The enablers have turned into a constraint.

The systems of value creation need to be architectures that make wide area participation possible. The goal is interoperability and low barriers to experimentation and networked learning.

The task today is to create a valid context in which people think about and experience social media / social business. The difficulty is that this context has to make sense in the world we are going to, and not the world we are coming from.


Thank you Ralph Stacey, Doug Griffin, Kim Weckström, Tim O’Reilly, Alfred Chandler, Riitta Raesmaa, Olli Parviainen and Luis Suarez

More on the subject: what bosses do in the Economist. A post on group intelligence by Tom Malone. Work of Steve Denning. Article in the Ivey Business Journal. More on the new context: digital literacy. Greg Satell on networks. Stowe Boyd´s blog post.

What it takes to get a job done

Physical tasks can normally be broken up in a reductionist way. Bigger tasks can be divided by assigning people to different smaller parts of the whole. For intellectual tasks, it is much harder to find parts that make for an efficient division of labour. Intellectual tasks are by default linked and complex. Reductionism does not work.

The machine metaphor led to the belief that if we only can arrange the parts in the right way, we optimize efficiency.  When the image of work was the assembly line, work could be fragmented and individual performance goals could be set for each worker. The world was all about little boxes separated from one another.

The demands of work are different now: how efficient an organization is reflects the links people have with one another and the links they have to the contexts of value. How many handshakes separates them from one another and from the things that matter? We are beginning to see the world as relations.

When we talk about relations, we often take examples from nature: murmuration and bird flocks.  The V shape of a bird flock does not result from one bird being selected as the leader, and the other birds lining up behind the leader. Instead, each bird’s behaviour is based on its position relative to nearby birds. Ornithologists say that the V shape is not planned or centrally determined; it emerges out of simple, and relatively few, rules of interaction. The bird flock demonstrates a striking feature of emergent phenomena. But the birds do not need to figure out the rules of flight that guide how they organize themselves. These rules are genetically hardwired. Nature provides this for the birds. Birds then are not “free like birds”.

When it comes to people it is a different story. Mother nature does not provide deterministic rules for collaboration. We are free to choose, or not to choose, our own ways of doing things together. Accordingly we are ourselves responsible for formulating the principles we use to organize our life. Social systems are thus fundamentally different from natural mechanisms.

We have examples of social architectures that redefine some basic beliefs about social systems.

The wiki is at the moment the best departure from division of labor and workflows. Wikis let people work digitally together the very same way they would work face-to-face. In a physical meeting, there are always more or less the wrong people present and the transaction costs are very high. Unlike email, which pushes copies of the same information to people to work or edit separately, a wiki pulls non co-located people together to work collaboratively, and with very low transaction costs. Email and physical meetings are excluding ways of doing things. They leave people out. A wiki (depending on the topic, the context) is always inviting and including. The goal is to enable groups to form around shared contexts without preset organizational walls, or rules of engagement.

Ward Cunningham described his invention in 1995 as the simplest online database that could possibly work. An important principle of the wiki is the conscious emphasis on using as little structure as possible to get the job done. A wiki does not force hierarchy on the people. In this case, less structure and less hierarchy mean less transaction costs. A wiki always starts out flat, with all the pages on the same level. This allows people to dynamically create the organization and hierarchy that makes most sense in the situation at hand to get the job done.

People work together to reach a balance of different viewpoints through interaction as they iterate the content of work. The wiki way of working is essentially the digital and more advanced version of a meeting or a workshop. It enables multiple people to inhabit the same space, see the same thing and participate freely. Some might just listen, some make comments or a small edits, while others might make more significant contributions and conclusions.

New work is about responsive, free and voluntary participation by people who contribute as little, or as much as they like, and who are motivated by something much more elusive than only money.
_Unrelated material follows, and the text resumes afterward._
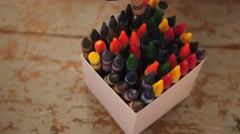 Stock Video Footage of Crayons from above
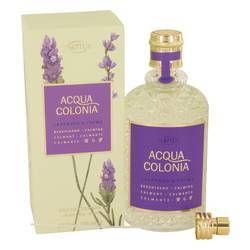 4711 Acqua Colonia Lavender Thyme Eau De Cologne Spray Unisex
The society has moved away from the era of boxes to the time of networks and linked individualism. Being connected to people – from elsewhere – is a cultural necessity and links, not boxes, are the new texture of value creation.
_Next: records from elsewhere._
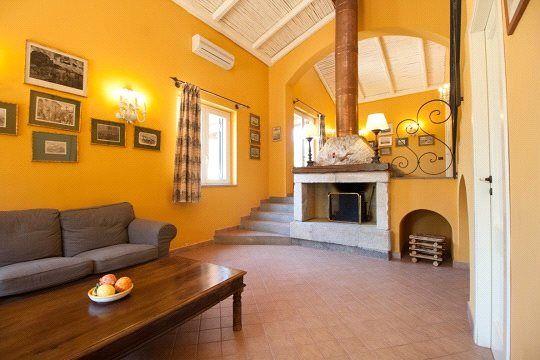 Picture No. 06 of Historic Villa, Taormina, Sicily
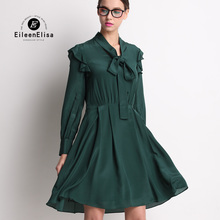 Runway Dress 2017 Spring Women Designer Luxury Ruffle Green Dresses With Bow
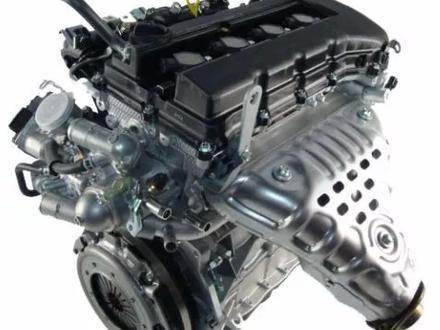 Kонтрактный двигатель (АКПП) Mitsubishi Outlander 4B12, 4B11, 4B10 за 300 000 тг. в Алматы – фото 8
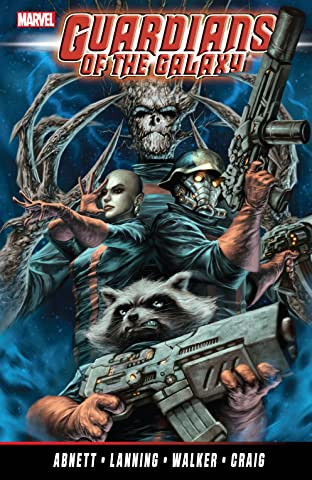 Guardians Of The Galaxy by Abnett And Lanning Complete Collection Tome 2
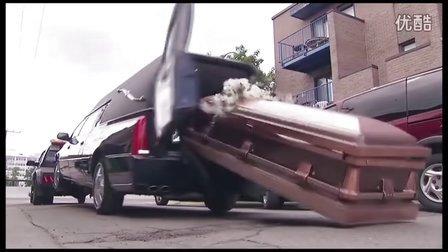 【8】灵车与棺材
Organizations are their communicative performance.


Thank you R. Keith Sawyer, Stewart Mader, Robert Cummings, Rod Collins, Doug Griffin, Kim Weckström, Richard Harper and Yochai Benkler

More on the subject: Center for Network Culture. The Agile Manifesto. About Ushahidis. Zen habits. Examples of wikis.

Small worlds

I was taking part in a training course on the management during an extreme national emergency. As a part of the program, we went through an exercise that simulated a deep global crisis with severe implications for the governance of Finland. Although the gravity of the situation as it was expressed in the daily briefings was beyond anything we really experience, or can think of, at home today, all aspects of the apocalyptic views presented are actually a reality somewhere in the world at this very moment. This led me to reflect on my learning.

Another reason for writing this was what is actually happening in real life at home. Finland has traditionally been one of the most pro-European Union countries. But now the government seems to be blindsided by the rise of the populist anti-euro party. In the face of the assault of the “True Finns” the Social Democrats too seem to be abandoning their pro-EU roots. If this trend continues after the elections, where are we heading?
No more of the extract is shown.